Из уцелевших воспоминаний (1868-1917). Книга I | страница 51
Домашняя обстановка Мани была самая патріархальная — масса старой прислуги и челяди, изъ которыхъ наиболѣе памятны двѣ Дарьи: Дарья Петровна — камеръ-фрейлина тети Маріи Ивановны, важная, малокровная персона съ бѣлой туго-накрахмаленной наколкой на тонкой головѣ; и другая — Дарья Андріановна — горничная Мани, рябоватая, большеглазая, чрезвычайно подвижная, худая женщина, смотрѣвшая на свою барышню, какъ на свою собственность, вникавшая и вмѣшивавшаяся во всѣ мелочи ея жизни. Въ общемъ, Дарья Андріановна была добрая и милая женщина, и мы всѣ ее любили.
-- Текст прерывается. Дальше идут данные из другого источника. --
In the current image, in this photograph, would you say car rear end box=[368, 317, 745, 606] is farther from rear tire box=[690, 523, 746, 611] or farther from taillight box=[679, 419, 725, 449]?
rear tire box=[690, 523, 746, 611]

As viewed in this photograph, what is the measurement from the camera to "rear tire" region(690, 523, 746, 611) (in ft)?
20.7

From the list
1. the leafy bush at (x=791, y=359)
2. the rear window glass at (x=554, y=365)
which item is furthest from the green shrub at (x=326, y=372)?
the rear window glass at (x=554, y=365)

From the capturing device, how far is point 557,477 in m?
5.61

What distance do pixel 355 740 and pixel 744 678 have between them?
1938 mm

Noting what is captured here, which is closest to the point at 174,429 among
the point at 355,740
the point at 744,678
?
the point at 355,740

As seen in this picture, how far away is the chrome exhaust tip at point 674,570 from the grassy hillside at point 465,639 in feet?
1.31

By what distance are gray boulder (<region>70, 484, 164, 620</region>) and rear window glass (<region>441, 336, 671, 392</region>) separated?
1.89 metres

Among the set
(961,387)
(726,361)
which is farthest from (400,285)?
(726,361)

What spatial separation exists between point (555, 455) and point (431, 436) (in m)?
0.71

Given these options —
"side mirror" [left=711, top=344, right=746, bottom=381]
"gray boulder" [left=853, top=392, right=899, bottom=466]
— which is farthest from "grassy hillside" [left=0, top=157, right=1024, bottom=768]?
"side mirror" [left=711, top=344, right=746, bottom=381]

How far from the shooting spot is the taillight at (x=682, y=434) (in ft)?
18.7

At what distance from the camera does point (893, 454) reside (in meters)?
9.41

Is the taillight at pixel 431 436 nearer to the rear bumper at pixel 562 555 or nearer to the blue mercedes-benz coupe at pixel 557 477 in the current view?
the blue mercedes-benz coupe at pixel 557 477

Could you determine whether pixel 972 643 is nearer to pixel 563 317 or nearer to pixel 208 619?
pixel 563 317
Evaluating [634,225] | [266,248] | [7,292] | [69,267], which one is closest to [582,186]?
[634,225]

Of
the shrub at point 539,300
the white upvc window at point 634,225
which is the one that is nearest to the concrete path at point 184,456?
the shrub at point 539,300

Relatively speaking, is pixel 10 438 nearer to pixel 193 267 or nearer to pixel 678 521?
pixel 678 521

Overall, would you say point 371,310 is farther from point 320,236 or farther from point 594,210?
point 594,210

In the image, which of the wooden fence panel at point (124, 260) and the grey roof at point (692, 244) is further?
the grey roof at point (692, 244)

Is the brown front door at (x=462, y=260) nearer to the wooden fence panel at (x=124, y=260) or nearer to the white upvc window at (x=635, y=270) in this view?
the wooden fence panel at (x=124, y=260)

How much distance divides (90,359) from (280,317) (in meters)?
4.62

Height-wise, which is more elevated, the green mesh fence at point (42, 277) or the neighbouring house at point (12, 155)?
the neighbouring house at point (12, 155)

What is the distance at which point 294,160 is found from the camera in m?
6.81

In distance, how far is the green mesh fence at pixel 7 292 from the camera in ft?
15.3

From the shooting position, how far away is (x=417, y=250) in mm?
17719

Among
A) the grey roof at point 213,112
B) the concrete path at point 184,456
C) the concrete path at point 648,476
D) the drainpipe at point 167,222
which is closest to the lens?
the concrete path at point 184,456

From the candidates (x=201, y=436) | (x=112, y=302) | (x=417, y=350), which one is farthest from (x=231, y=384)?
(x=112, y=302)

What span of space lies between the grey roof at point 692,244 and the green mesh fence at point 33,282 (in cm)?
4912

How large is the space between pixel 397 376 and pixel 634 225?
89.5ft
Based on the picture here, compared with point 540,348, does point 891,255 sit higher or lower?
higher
Выросши изъ озорного „мальчика” въ 16-тилѣтнюю красивую, здоровую, смугло-краснощекую дѣвушку, Маня осталась по характеру своему „вольницей” и своенравной”. Ея любимое занятіе было общеніе съ хозяйствомъ, природой. Она обожала лошадей, собакъ, кошекъ, любила верховую ѣзду и охоту. Всѣ ея помыслы сводились къ деревнѣ, деревенскому быту, а жизнь въ городѣ она органически ненавидѣла... Тѣмъ не менѣе, по зимамъ, Манѣ приходилось жить въ Симбирскѣ, участвовать въ общей городской жизни. Общества и веселья она не чуждалась, но сходилась лишь съ тѣми, кто болѣе или менѣе отвѣчалъ ея природнымъ вкусамъ.
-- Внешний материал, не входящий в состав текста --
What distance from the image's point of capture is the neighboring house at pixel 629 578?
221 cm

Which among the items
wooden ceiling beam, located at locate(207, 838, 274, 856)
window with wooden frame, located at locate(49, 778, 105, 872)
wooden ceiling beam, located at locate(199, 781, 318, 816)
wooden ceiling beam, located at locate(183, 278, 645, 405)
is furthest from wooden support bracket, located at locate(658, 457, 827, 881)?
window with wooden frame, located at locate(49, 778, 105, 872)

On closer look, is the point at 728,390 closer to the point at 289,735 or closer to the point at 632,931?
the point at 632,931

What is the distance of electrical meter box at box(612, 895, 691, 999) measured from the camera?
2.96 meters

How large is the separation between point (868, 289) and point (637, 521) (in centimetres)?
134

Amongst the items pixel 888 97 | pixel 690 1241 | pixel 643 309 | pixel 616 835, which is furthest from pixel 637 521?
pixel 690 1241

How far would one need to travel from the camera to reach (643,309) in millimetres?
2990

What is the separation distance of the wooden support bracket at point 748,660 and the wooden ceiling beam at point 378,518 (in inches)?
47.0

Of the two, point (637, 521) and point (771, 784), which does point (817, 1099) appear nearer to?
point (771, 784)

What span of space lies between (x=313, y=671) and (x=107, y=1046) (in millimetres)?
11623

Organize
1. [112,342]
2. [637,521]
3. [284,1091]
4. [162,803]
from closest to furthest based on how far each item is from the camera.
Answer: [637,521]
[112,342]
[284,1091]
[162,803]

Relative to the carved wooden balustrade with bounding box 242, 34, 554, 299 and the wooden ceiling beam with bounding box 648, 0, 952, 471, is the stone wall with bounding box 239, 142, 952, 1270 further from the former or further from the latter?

Маня Бѣлякова была центромъ вниманія всей пашей молодежи. Про себя могу лишь сказать одно: мои отношенія къ ней изъ дѣтскихъ дружескихъ вылились въ старшемъ возрастѣ, приблизительно къ 16-17 годамъ, въ чувство болѣе сложное и глубокое... Я ее полюбилъ такъ, какъ только можетъ полюбить впервые забившееся чистое юношеское сердце. Зародившееся чувство я хранилъ въ себѣ, какъ нѣкую святыню, не только не говоря объ этомъ ей, но стараясь всячески не выдавать себя. Надо думать, что чуткая Маня догадывалась объ этомъ. Временами казалось отвѣчала она мнѣ взаимностью, но вспоминаются и иные моменты, когда приходилось моему юному сердцу до извѣстной степени „страдать” — и виновникомъ тому былъ не кто иной, какъ Германъ Молоствовъ, мой лучшій другъ изъ всей компаніи моихъ гимназическихъ сверстниковъ.
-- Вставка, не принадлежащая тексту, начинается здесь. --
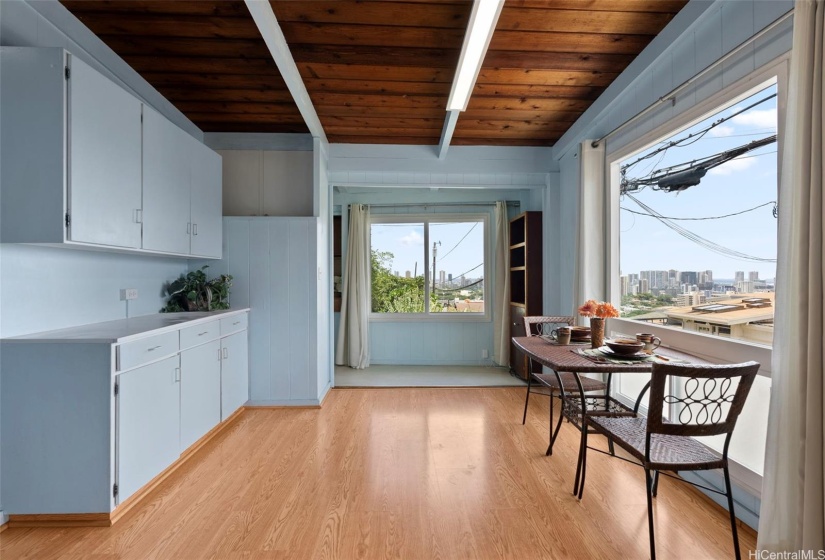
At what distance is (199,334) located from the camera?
2840 mm

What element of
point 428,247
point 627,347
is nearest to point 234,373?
point 627,347

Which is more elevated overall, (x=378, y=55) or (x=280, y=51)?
(x=378, y=55)

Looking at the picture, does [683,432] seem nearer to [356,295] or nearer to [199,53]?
[199,53]

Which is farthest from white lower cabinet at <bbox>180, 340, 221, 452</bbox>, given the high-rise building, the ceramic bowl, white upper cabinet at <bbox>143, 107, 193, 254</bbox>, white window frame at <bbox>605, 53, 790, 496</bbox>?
the high-rise building

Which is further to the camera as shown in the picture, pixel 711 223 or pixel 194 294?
pixel 194 294

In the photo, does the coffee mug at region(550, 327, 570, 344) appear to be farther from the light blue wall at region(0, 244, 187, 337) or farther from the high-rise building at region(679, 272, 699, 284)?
the light blue wall at region(0, 244, 187, 337)

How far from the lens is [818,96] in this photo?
1.43 meters

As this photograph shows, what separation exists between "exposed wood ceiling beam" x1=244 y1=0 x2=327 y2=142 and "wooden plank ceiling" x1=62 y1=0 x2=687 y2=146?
0.06 meters

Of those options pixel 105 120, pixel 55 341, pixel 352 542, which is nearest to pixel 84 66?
pixel 105 120

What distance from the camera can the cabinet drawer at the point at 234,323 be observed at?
3242mm

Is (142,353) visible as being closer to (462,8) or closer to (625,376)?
(462,8)

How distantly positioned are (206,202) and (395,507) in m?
2.76

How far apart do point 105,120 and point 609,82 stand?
3.34 metres

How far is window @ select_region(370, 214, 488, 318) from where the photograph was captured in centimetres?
570
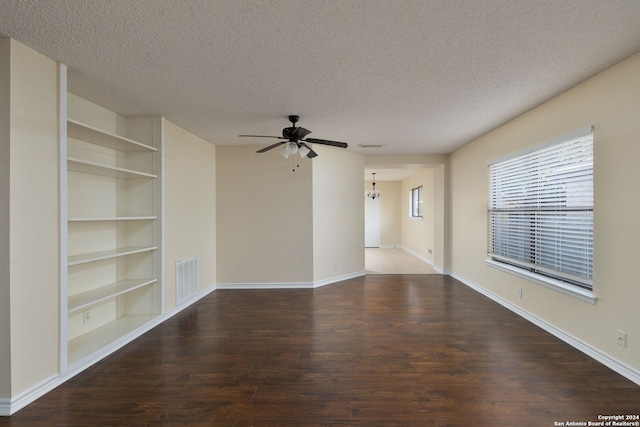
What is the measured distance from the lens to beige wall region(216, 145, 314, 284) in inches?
197

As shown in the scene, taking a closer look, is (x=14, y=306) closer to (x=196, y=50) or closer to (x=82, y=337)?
(x=82, y=337)

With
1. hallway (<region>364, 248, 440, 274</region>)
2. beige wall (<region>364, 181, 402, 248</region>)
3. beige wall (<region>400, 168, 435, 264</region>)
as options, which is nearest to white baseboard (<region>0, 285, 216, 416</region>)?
hallway (<region>364, 248, 440, 274</region>)

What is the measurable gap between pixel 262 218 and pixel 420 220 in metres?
5.08

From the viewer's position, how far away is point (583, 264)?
2717 mm

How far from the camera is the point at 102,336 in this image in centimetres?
289

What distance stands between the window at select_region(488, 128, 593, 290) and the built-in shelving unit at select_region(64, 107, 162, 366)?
14.4 ft

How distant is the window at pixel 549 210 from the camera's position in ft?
8.85

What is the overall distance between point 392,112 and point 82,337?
400 cm

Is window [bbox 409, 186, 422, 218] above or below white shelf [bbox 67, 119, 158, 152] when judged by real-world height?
below

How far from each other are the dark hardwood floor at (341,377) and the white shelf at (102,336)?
0.53 ft

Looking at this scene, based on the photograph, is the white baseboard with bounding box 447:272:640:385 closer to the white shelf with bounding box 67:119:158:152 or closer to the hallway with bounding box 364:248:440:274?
the hallway with bounding box 364:248:440:274

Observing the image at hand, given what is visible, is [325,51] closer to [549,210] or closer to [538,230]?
[549,210]

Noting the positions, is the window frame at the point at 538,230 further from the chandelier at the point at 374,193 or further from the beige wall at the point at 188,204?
the chandelier at the point at 374,193

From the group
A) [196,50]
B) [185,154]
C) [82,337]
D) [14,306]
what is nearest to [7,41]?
[196,50]
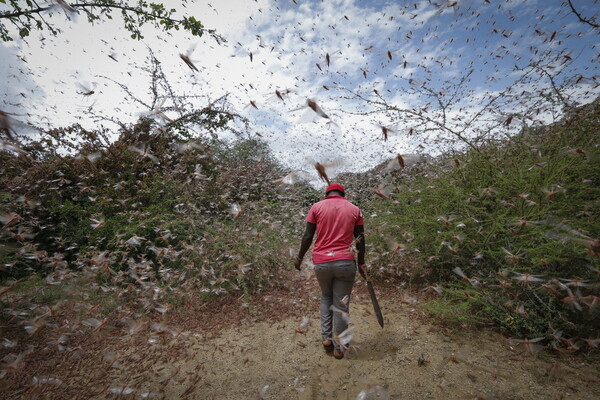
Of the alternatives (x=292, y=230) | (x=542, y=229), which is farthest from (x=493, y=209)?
(x=292, y=230)

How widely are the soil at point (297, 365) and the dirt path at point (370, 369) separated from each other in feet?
0.04

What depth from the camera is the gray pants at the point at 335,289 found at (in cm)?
284

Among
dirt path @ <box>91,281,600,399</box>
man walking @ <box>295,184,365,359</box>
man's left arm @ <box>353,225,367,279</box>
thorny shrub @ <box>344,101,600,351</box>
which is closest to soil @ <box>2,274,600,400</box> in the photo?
dirt path @ <box>91,281,600,399</box>

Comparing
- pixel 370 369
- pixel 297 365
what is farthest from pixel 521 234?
pixel 297 365

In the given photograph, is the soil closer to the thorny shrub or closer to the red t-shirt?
the thorny shrub

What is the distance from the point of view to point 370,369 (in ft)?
9.30

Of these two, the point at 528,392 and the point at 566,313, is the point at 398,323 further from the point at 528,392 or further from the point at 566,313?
the point at 566,313

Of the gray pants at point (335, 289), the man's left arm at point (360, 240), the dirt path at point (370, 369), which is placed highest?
the man's left arm at point (360, 240)

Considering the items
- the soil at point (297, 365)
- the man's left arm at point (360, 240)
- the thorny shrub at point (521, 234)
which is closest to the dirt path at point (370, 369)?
the soil at point (297, 365)

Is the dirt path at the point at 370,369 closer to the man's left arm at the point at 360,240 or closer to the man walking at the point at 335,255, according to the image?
the man walking at the point at 335,255

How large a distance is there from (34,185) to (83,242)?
233 cm

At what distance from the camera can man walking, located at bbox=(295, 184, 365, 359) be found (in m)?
2.86

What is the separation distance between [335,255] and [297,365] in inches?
58.4

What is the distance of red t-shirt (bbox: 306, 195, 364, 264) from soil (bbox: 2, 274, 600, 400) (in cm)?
133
Германъ, какъ и всѣ его семейные, былъ смуглый брюнетъ, средняго роста, статный и красивый. Одѣтый въ военную форму „съ иголочки”, онъ умѣлъ себя держать франтовски и молодцевато. Бодрый и жизнерадостный, онъ всегда приносилъ съ собой въ общество веселый подъемъ и задоръ, а своимъ пріятнымъ юношескимъ баритономъ, напѣвавшимъ чувствительные романсы, доставлялъ намъ всѣмъ немалое удовольствіе. Мы всегда дѣлились другъ съ другомъ самыми задушевными мыслями и сокровенными чувствами. Молоствовъ зналъ о своемъ увлеченіи, а онъ, въ свою очередь въ мельчайшихъ подробностяхъ сообщалъ мнѣ о своихъ нѣжныхъ симпатіяхъ къ сосѣдкѣ по Казанскому имѣнію Екатеринѣ Нератовой.